November 13, 2007

To see what is in front of one's nose requires a constant struggle

Monsieur Dubray has posted nearly 5 blog entries critical about REST.

Almost everything Mr. Dubray claims "you're on your own" with REST is either a tremendous misunderstanding, an emotionally projected argument, confuses implementation technologies with protocol-based interoperability (e.g. SCA and SDO are jokes until it binds to the Microsoft stack, JJ), or it is in area where you're equally on your own with WS-*.

Contracts? WSDL is not a contract. XSD is not a contract. WS-Policy neither. They're interface descriptions. True contracts? You're on your own. By the way, REST relies on *very clear* contracts, as clear as anything in a well designed SOA. The difference is in how the architecture determines & applies them.

Versioning? XSD is notoriously flawed in this regard (though they're working on it). And there is more than that -- SLAs (no standard), security (WS-SecurityPolicy covers only some use cases), etc. You're on your own.

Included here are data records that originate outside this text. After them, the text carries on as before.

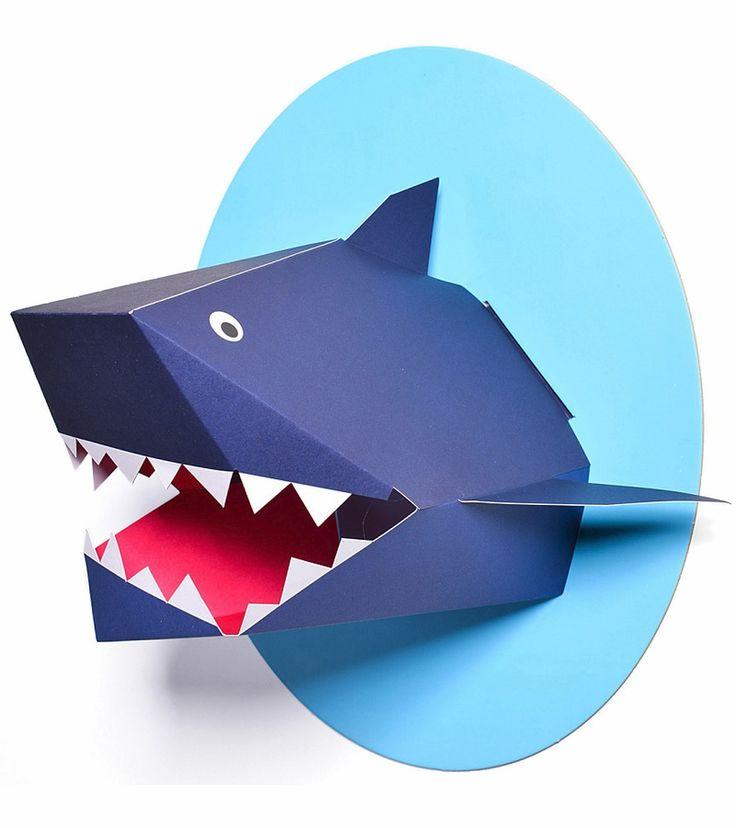 картинки акула схемы из бумаги множество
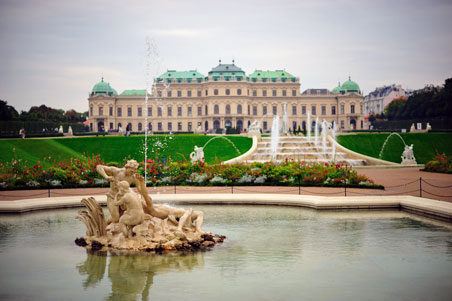 belvedere-castle.jpg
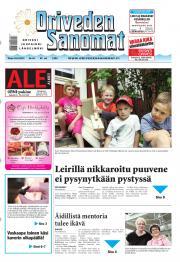 Oriveden Sanomat 18.06.2013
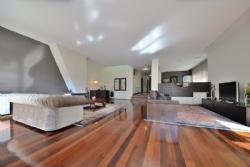 4 Bedroom Villa Porto, Porto Ref :AVP25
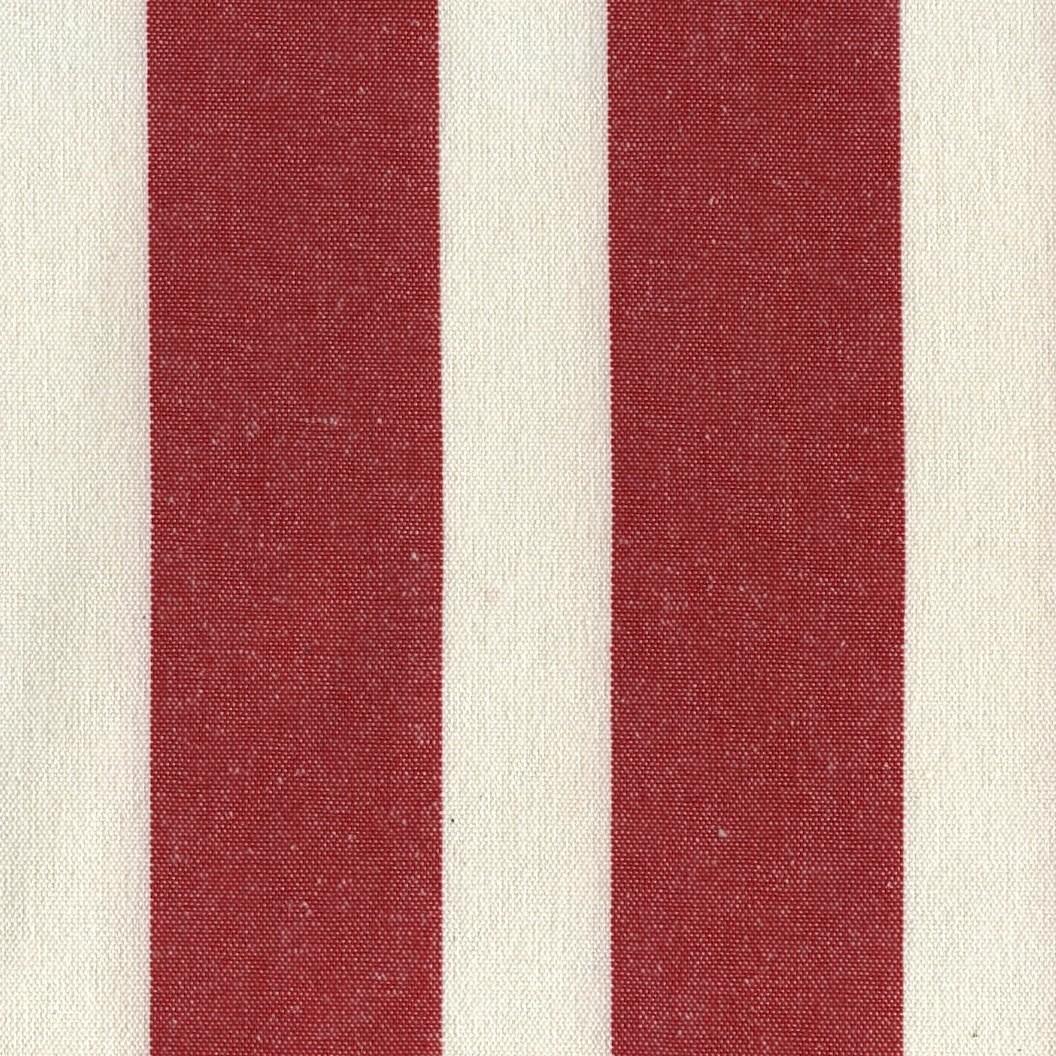 capri color 1801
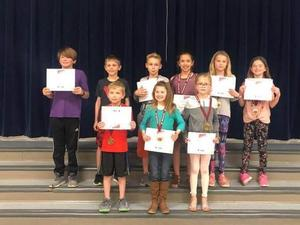 Reflections participants for 2018-2019 school year
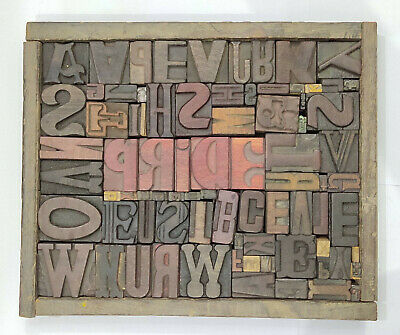 Letterpress Wood Types Collage Pride 81 Vintage Mixed Types For Decor Gift Tc27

I had begun writing a point-by-point debunking, but, life's too short, and I'm busy enjoying Cancun at the moment. No one denies there's a lot of work to do in applying REST (or successor styles) to enterprise work, but that doesn't mean we shouldn't try. JJ, if you would like to have a reasonable conversation about this, let us know, otherwise please keep insulting us, any press is good press. ;-)

REST as a style in support of enterprise SOA is like XML, circa its release in 1997 -- great promise without a lot of satellite specs & infrastructure supporting it (in security, for example, though this is probably going to be fixed next).

WS-* is where CORBA was circa 1997: it will be used to implement some good systems, but there will also be some high profile failures. A number of the specs will likely never be adopted by the mainstream (see WS-CDL, WS-Eventing), though some will definitely improve some ridiculous vendor interoperability disputes (e.g. WS-TX, WS-RM). Plenty of pundits (now bloggers) sing of its imminent triumph (channelling Orfali, Harkey and Edwards), but overall, the framework will not help solve the problem that was used to sell its adoption in the first place: increased agility, reuse, and visibility in IT. I think many WS-* tools actively *hinder* an SOA architect from achieving these goals.

Posted by stu at 01:25 AM

November 10, 2007

RESTful normalization

Why is RESTful design thought to be hard? I said this during Sanjiva's talk at QCon, but here's my one line summary

RESTful design is like relational data normalization.

Even though both are driven by principles, both are an art, not a science. And the popular alternatives, unfortunately, tend to be driven by craft and expediency.

The analogy could be taken further: "good RESTful designs" today, of the WADL variety, are very similar to 1NF. With ROA and the "connectedness principle", we're just starting to move into 2NF territory, I think.

Witty aporisms abound: "The Key, the Whole Key, and Nothing but the Key, So Help me Codd" sounds a lot like "Cool URIs Don't Change".

We haven't quite yet found the RESTful 3rd Normal Form "Sweet Spot".

"Everyone knows that no one goes beyond 3NF", so perhaps RDF and the Semantic Web are REST's 6th Normal Form, because they "scare people". Amusingly, Chris Date actually seems to think so.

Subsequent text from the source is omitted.